**DOCUMENT:**
--- start ---
As some of you might know, there will be a digital MEMs I2S microphone on the new Smart Citizen Kit 2.0. Throughout some development insights posts, we will be illustrating the process we have followed during the implementation, selection and testing of this microphone in the upcoming kit.

Our final choice for the microphone was the INVENSENSE (now TDK) ICS43432: a tiny digital MEMs microphone with I2S output. There is an extensive documentation at TDK’s website coming from the former and we would recommend to review the nicely put documents for those interested in the topic.

Invensense ICS43432

Image credit: Invensense ICS43432

So, to begin with this series of posts, we’ll talk about the microphone itself and the I2S protocol. The MEMs microphone comes with a transducer element which converts the sound pressure into electric signals. The sound pressure reaches the transducer through a hole drilled in the package and the transducer’s signal is sent to an ADC which provides with a signal which can be pulse density modulated (PDM) or in I2S format. Since the ADC is already in the microphone, we have an all-digital audio capture path to the processor and it’s less likely to pick up interferences from other RF, such as the WiFi, for example. The I2S option comes from the advantage of the decimated output, and since the SAMD21 has an I2S port, this allows us to connect it directly to the microcontroller with no CODEC needed to decode the audio data. Additionally, there is a bandpass filter, which eliminates DC and low frequency components (i.e. at fs = 48kHz, the filter has -3dB corner at 3,7Hz) and high frequencies at 0,5·fs (-3dB cutoff). Both specifications are important to consider when analysing the data and discarding unusable frequencies. The microphone acoustic response has to be considered as well, with subsequent equalisation in the data treatment in order. We will review these points on dedicated posts.

ICS43432 Datasheet

Image credit: ICS43432 Datasheet - TDK Invensense

The I2S protocol (Inter-IC-Sound) is a serial bus interface which consists of: a bit clock line or Serial Clock (SCK), a word clock line or Word Select (WS) and a multiplexed Serial Data line (SD). The SD is transmitted in two’s complement with MSB first, with a 24-bit word length in the microphone we picked. The WS is used to indicate which channel is being transmitted (left or right).

ICS43432 Datasheet

Image credit: I2S bus specification - Philips Semiconductors

In the case of the ICS43432, there is an additional pin which corresponds with the L/R, allowing to use the left or right channel to output the signal and the use of stereo configurations. When set to left, the data follows WS’s falling edge and when set to right, the WS’s rising edge. For the SAMD21 processor, there is a well developed I2S library that will take control of this configuration.
--- end ---
**REQUESTS:**
• 1. Could you repeat the stretch of the microphone text from "As some of you" through "in the topic." word for word?
• 2. In the entries, write out the stretch from the line containing "Is the house" through the end of the entries again, with "beach sand" changed to "sandy shore" and everything else left as is.

**EXTRACTED DATA:**
--- start ---
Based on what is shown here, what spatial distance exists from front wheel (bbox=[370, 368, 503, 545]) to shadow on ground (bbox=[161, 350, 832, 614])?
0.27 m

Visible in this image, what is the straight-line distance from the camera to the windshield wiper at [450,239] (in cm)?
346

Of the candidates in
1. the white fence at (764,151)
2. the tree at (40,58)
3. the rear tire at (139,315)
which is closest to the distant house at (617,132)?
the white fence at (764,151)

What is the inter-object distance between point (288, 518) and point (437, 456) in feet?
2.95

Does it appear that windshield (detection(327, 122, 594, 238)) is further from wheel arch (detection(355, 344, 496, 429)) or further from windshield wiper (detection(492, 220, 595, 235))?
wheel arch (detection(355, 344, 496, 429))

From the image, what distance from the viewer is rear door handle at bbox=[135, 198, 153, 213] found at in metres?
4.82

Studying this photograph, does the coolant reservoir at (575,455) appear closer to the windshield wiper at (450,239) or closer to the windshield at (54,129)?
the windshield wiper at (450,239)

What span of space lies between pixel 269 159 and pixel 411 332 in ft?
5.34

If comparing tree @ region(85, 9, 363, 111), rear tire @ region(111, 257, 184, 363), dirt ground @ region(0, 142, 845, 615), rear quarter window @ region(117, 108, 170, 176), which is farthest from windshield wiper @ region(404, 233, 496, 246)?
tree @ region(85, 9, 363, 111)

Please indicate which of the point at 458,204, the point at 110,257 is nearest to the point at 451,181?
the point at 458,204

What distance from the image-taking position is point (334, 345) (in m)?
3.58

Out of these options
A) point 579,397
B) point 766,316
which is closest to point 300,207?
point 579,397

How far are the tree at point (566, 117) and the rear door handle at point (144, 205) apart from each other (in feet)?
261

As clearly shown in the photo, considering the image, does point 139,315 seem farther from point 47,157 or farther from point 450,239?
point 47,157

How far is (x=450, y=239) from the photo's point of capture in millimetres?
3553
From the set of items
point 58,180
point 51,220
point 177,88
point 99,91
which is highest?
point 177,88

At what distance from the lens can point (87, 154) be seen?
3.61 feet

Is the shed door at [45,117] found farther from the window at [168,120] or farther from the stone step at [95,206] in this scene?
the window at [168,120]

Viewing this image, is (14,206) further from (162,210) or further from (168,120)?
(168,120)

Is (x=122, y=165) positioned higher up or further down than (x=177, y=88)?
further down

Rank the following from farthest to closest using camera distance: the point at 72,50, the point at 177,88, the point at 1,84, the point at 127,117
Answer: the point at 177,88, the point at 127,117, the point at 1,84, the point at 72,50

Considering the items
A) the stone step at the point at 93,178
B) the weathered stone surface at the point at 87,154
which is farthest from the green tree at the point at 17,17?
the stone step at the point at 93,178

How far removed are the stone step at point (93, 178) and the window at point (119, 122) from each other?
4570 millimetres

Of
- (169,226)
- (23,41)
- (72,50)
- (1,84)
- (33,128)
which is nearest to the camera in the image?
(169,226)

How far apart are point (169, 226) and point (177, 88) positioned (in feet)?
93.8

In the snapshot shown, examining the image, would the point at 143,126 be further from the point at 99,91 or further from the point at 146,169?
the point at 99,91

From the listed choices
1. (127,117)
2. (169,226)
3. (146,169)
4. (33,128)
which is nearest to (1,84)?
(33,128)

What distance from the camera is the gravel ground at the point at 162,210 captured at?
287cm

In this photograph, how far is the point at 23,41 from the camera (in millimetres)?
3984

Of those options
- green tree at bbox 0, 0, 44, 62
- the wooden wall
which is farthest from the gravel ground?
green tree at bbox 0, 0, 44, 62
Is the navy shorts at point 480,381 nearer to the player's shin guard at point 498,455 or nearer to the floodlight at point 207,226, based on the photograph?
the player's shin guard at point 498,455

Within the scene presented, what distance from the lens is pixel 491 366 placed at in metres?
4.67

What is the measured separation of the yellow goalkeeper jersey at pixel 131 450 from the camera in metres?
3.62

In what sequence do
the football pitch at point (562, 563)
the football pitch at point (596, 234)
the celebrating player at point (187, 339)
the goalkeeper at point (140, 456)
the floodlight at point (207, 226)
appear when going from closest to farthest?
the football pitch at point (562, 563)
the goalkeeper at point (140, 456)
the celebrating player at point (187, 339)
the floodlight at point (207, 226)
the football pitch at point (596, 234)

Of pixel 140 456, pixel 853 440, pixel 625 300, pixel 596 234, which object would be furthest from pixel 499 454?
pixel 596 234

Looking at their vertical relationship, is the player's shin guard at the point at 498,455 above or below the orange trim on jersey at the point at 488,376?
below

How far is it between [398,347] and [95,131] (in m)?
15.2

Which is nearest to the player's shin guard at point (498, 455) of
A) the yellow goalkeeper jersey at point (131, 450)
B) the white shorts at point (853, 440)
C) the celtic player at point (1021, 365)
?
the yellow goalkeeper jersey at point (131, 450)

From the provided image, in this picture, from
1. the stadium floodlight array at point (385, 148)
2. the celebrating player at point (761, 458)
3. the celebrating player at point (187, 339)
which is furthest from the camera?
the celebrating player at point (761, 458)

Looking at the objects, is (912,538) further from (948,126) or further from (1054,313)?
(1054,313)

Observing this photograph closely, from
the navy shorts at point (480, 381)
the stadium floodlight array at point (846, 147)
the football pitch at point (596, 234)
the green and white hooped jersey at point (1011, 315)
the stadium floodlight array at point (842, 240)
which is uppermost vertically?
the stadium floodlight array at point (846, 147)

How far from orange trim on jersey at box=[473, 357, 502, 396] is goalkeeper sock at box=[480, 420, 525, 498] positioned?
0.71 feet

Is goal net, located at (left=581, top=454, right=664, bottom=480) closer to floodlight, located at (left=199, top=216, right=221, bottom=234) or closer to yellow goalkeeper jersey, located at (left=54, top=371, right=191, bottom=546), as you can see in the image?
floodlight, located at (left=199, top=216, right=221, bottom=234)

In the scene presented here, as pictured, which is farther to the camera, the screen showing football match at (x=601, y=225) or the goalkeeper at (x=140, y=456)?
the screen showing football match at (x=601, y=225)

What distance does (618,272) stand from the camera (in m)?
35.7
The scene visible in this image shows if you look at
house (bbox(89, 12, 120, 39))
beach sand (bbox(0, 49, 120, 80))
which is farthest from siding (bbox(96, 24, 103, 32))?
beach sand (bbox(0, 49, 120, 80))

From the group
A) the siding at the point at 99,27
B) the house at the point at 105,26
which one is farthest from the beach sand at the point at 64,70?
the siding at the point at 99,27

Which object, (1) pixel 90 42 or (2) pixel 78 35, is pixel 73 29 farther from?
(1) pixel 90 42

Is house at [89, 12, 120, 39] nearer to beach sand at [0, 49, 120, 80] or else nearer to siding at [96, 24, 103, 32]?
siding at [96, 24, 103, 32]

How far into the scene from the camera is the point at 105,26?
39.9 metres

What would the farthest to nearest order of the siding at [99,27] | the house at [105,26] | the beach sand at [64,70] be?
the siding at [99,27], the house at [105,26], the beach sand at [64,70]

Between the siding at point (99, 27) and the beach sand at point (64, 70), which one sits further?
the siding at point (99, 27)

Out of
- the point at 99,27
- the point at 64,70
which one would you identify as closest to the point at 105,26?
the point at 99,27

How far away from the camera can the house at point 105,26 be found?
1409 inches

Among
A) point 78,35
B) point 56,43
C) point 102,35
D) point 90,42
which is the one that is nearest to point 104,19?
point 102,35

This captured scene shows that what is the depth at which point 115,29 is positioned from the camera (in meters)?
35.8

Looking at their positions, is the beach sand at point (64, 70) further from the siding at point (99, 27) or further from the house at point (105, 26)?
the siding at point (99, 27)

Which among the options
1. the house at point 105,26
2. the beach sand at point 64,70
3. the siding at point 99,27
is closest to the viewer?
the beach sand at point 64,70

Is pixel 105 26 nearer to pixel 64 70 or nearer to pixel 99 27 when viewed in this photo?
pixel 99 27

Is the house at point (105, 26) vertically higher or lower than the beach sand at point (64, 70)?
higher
--- end ---
**WORKED ANSWERS:**
• 1.
As some of you might know, there will be a digital MEMs I2S microphone on the new Smart Citizen Kit 2.0. Throughout some development insights posts, we will be illustrating the process we have followed during the implementation, selection and testing of this microphone in the upcoming kit.

Our final choice for the microphone was the INVENSENSE (now TDK) ICS43432: a tiny digital MEMs microphone with I2S output. There is an extensive documentation at TDK’s website coming from the former and we would recommend to review the nicely put documents for those interested in the topic.

• 2.
Is the house at point (105, 26) vertically higher or lower than the sandy shore at point (64, 70)?
higher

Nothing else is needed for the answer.